Teks Dokumen:

((

Perhatian peneliti harus dipusatkan pada bagaimana cara setiap anggota dapat
menciptakan, mengolah, dan memproduksi “rasa” akan struktur sosial, untuk
mengeksplorasi metode rakyat dan logika awam (Denzin & Lincoln, 1994: 338).
Dari
sisi prosedur, sebuah penelitian etnometodologi harus selalu disesuaikan dengan
wacana dan interaksi yang berlangsung secara alami seiring dengan
berlangsungnya penelitian terhadap unsur pembentuk setting sosialnya atau
konteksnya. Yang hendak dieksplorasi oleh etnometodologi adalah muatan atau
ujaran sebagai pembentuk makna lokal. Makna yang dimaksudkan adalah: 1). Makna secara
esensial bersifat indeksikal atau tergantung konteks yang menyertai. Tanpa
konteks yang jelas, maka objek atau peristiwa akan kabur/ambigu dan tidak
pasti; 2). Situasi atau kondisi lingkungan yang menghadirkan konteks bagi makna
bersifat mengembangkan dirinya sendiri. Artinya, realitas sosial yang tercipta
adalah realitas yang refleksif (perenungan); deskripsi tentang setting
sosial menciptakan setting tersebut sekaligus dibentuk oleh setting
yang dikandungnya (Denzin & Lincoln, 1994: 265). Antara indeksikalitas dan
refkesivitas bagaikan dua sisi mata uang yang tidak terpisahkan, yang dalam
hal ini sebagai dua unsur sosial yang tidak bisa dihindari. Inilah yang
termanifestasikan dalam penelitian etnometodologi.
Dalam
setiap penelitian tentang praktik interpretatif yang terposisikan secara
sosial, memerlukan perhatian lebih terutama pada aspek percakapan dan
interaksi. Analisis metodologisnya terfokus pada setting sosial yang
tersingkap secara interaksional dengan percakapan dan interaksi diperlakukan
sebagai topik analisis, bukan komunikasi biasa tentang fenomena. Analisis juga
dapat mengeksplorasi strukturasi ujaran yang bersambung sebagai sarana untuk
membangun konteks dan makna dalam berinteraksi. Analisis ini selanjutnya
berkembang sebagai salah satu varian dalam etnometodologi menjadi analisis
percakapan (Denzin & Lincoln, 1994: 265; Ritzer, 2012: 673).
Tujuan
analisis percakapan adalah pengertian yang rinci atas struktur-struktur
fundamental interaksi percakapan. Percakapan dalam perspektif etnometodologi
adalah aktifitas interaksional yang mempertunjukkan sifat-sifat yang stabil
secara teratur yang merupakan prestasi-prestasi orang yang bercakap-cakap.
Percakapan dilihat sebagai hal yang tertata secara internal dan berurutan
sehingga fokus analisisnya pada pembatas internal, bukan kekuatan eksternal
yang membatasi (Ritzer, 2012: 674).

))

Data yang Ditampilkan:
((

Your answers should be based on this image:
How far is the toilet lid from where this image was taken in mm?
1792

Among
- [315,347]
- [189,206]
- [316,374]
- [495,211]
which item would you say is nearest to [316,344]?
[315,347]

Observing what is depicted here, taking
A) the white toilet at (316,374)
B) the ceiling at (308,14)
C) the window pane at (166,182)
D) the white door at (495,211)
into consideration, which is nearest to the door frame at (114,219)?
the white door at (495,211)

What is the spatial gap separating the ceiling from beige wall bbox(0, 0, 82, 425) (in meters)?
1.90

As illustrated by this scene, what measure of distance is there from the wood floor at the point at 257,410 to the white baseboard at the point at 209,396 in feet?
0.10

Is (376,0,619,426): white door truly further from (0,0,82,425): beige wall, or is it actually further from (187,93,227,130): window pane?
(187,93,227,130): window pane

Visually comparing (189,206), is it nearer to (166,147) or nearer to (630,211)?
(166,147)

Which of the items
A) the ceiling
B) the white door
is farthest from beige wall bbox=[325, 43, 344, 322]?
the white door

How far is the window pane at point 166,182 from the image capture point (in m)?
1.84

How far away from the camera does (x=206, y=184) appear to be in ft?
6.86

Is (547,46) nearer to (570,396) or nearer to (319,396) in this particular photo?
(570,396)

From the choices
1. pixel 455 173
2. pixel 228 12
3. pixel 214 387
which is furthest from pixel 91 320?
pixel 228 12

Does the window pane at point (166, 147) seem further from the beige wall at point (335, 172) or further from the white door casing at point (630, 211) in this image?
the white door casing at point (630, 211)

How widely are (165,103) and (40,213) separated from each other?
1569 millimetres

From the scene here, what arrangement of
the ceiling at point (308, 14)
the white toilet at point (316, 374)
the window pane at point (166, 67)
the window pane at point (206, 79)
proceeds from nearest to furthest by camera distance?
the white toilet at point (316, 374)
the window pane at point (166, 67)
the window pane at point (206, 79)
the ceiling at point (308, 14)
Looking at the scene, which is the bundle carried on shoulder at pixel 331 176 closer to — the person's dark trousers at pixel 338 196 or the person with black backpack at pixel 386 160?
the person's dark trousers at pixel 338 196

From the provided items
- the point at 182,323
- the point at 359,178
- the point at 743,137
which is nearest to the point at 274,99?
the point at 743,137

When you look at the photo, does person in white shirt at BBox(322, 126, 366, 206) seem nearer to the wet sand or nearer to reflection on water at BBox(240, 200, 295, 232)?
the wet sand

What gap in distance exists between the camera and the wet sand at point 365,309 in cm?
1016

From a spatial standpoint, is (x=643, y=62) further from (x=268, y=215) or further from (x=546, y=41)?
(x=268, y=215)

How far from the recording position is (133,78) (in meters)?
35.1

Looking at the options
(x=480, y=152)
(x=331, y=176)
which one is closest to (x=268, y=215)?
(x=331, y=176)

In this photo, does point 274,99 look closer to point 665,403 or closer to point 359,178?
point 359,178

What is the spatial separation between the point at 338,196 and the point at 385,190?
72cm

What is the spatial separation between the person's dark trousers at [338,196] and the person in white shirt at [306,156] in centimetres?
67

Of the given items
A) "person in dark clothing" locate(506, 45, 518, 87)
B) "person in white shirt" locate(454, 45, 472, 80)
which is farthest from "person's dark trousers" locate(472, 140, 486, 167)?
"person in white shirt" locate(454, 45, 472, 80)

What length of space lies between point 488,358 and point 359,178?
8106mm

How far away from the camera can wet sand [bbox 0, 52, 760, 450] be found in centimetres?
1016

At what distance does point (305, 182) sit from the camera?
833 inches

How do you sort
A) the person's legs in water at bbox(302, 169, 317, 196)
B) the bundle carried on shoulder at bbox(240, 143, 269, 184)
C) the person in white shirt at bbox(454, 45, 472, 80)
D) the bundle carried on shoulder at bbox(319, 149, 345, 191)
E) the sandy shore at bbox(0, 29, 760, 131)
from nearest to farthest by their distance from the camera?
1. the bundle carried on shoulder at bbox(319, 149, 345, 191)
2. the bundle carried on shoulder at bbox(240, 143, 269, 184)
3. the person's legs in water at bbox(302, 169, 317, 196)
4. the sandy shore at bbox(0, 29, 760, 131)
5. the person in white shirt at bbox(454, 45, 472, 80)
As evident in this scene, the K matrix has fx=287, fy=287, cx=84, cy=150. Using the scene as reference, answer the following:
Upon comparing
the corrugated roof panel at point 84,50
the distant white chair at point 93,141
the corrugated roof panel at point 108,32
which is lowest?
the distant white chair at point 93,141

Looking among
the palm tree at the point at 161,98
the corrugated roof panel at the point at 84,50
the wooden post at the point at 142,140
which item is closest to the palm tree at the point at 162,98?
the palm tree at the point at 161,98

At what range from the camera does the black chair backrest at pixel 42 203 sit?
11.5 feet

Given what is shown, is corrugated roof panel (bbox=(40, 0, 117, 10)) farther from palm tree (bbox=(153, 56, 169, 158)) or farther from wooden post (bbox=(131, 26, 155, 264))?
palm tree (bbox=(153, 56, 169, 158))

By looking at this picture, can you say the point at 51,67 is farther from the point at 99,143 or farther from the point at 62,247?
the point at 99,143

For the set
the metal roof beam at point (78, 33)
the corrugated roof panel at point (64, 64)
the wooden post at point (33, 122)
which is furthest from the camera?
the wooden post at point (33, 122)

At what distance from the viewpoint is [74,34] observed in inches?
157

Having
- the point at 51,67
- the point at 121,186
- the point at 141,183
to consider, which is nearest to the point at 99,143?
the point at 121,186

))
((

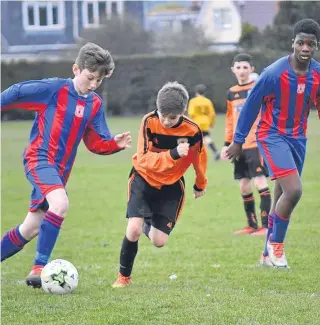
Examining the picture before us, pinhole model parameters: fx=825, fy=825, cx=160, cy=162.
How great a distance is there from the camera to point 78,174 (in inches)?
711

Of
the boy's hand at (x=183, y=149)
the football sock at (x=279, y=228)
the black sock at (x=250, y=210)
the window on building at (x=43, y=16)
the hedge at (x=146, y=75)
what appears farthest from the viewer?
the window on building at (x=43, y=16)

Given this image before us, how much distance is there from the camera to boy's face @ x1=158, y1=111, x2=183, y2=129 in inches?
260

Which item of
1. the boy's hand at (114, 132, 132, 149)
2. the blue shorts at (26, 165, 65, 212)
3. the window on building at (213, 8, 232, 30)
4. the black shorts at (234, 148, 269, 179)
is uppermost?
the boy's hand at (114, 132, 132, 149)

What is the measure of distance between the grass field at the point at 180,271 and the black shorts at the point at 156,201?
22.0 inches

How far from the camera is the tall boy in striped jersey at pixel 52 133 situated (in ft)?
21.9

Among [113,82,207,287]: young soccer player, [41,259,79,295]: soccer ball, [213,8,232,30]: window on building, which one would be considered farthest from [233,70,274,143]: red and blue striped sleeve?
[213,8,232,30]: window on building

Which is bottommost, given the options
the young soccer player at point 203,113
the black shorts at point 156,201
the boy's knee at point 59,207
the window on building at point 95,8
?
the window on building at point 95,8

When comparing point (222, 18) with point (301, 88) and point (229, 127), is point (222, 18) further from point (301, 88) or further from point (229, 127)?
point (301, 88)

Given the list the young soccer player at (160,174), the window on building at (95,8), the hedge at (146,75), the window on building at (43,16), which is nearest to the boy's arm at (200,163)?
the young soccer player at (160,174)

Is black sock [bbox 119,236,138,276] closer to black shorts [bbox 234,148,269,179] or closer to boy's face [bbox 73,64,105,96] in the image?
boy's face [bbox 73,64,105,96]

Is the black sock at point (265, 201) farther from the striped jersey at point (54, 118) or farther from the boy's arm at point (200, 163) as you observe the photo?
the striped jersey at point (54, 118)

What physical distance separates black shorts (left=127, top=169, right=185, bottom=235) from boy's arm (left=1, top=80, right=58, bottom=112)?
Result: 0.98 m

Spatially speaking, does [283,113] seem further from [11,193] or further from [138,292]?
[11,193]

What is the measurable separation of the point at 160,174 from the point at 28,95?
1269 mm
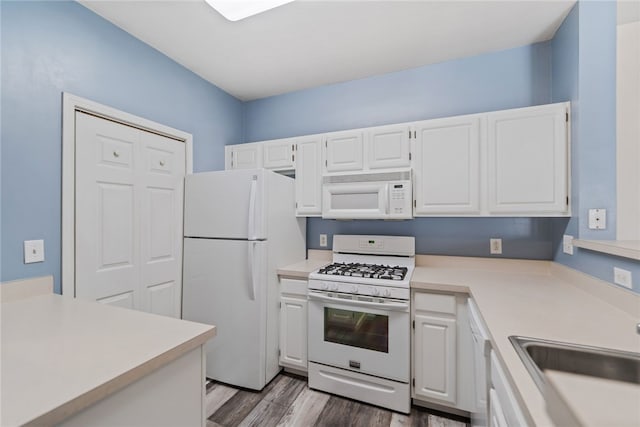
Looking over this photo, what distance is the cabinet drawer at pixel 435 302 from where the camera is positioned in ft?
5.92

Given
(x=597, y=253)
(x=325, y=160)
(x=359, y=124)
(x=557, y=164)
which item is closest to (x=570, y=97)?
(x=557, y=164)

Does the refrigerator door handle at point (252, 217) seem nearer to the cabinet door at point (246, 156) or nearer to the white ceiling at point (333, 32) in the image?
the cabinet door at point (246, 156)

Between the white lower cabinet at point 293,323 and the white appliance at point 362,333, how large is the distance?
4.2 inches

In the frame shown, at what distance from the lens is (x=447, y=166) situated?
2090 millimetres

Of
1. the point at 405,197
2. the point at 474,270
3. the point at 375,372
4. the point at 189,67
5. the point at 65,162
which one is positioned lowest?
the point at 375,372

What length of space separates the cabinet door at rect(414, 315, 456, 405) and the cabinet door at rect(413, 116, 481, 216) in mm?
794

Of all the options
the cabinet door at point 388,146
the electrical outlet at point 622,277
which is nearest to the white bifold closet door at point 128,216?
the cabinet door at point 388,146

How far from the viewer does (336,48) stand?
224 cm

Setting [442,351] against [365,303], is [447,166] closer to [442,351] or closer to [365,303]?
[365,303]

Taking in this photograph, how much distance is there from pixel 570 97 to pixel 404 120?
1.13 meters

))
((

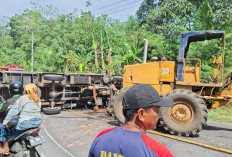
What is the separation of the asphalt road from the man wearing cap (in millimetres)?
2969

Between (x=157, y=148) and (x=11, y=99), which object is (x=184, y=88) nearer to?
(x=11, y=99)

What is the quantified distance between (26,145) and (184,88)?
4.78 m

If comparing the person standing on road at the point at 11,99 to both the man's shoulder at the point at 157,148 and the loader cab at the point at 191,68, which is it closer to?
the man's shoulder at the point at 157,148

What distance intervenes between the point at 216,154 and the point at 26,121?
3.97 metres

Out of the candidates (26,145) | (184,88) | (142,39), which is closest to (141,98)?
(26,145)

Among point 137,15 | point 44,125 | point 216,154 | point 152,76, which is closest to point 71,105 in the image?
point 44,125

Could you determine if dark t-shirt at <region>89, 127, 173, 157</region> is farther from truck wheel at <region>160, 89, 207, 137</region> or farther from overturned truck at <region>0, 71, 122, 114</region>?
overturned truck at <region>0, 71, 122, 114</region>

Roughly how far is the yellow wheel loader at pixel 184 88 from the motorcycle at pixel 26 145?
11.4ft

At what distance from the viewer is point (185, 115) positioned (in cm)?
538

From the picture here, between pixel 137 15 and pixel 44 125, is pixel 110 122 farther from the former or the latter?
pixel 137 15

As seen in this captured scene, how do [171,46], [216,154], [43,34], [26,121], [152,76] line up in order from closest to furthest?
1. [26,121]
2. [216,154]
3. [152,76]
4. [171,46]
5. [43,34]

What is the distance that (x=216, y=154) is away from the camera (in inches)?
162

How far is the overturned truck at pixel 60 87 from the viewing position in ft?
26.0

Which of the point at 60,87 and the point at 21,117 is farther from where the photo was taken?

))

Latihan Singkat A: Salinlah seluruh bagian teks tentang etnometodologi dari "Perhatian peneliti harus" sampai dengan "Lincoln, 1994: 338).", tanpa mengubah satu kata pun.
Latihan Singkat B: Lanjutkan teks tentang etnometodologi dan analisis percakapan, dimulai setelah kalimat terakhirnya.

Jawaban Tertulis A:
Perhatian peneliti harus dipusatkan pada bagaimana cara setiap anggota dapat
menciptakan, mengolah, dan memproduksi “rasa” akan struktur sosial, untuk
mengeksplorasi metode rakyat dan logika awam (Denzin & Lincoln, 1994: 338).

Jawaban Tertulis B:
Menurut
John Herritage dalam Denzin dan Lincoln (1994: 265-266), analisis percakapan
dapat dirangkum ke dalam tiga premis utama: Pertama, interaksi
terorganisir secara struktural sehingga dalam percakapan sehari-hari terlihat
konstan dan teratur. Semua aspek interaksi dapat dikenali sehingga kestabilan
pola dan nuansa struktural tampak jelas. Seluruh aspek tersebut tidak
tergantung pada karakteristik psikologi ataupun karakteristik lain dari sang
penutur. Namun memperlihatkan aspek-aspek “bertutur-berinteraksi” yang menjadi
acuan partisipan yang terlibat di dalamnya; Kedua, semua interaksi
terorientasikan secara kontekstual dalam arti bahwa percakapan merupakan hasil
refleksi dari lingkungan atau kondisi produksinya; Ketiga, kedua ciri di
atas adalah sifat asli dari semua interaksi sehingga tidak ada satupun yang
dapat diabaikan atau dilupakan atau dianggap insidental, irrelevan, atau
menyalahi pola yang sedang terjadi.
Zimmerman
dalam George Ritzer (2012: 674-675) memerinci lima prinsip dasar analisis
percakapan:
1. Analisis
percakapan memerlukan himpunan data yang sangat rinci mengenai
percakapan-percakapan yang diteliti. Data tersebut tidak hanya berupa
kata-kata, melainkan juga keragua-raguan, penyelaan, pengulangan, kebisuan,
penghelaan nafas, mendehem, bersin, tertawa, kebisingan mirip tawa, persajakan
dan semacamnya, prilaku non-verbal yang tersedia pada laporan-laporan video
pada audiotape.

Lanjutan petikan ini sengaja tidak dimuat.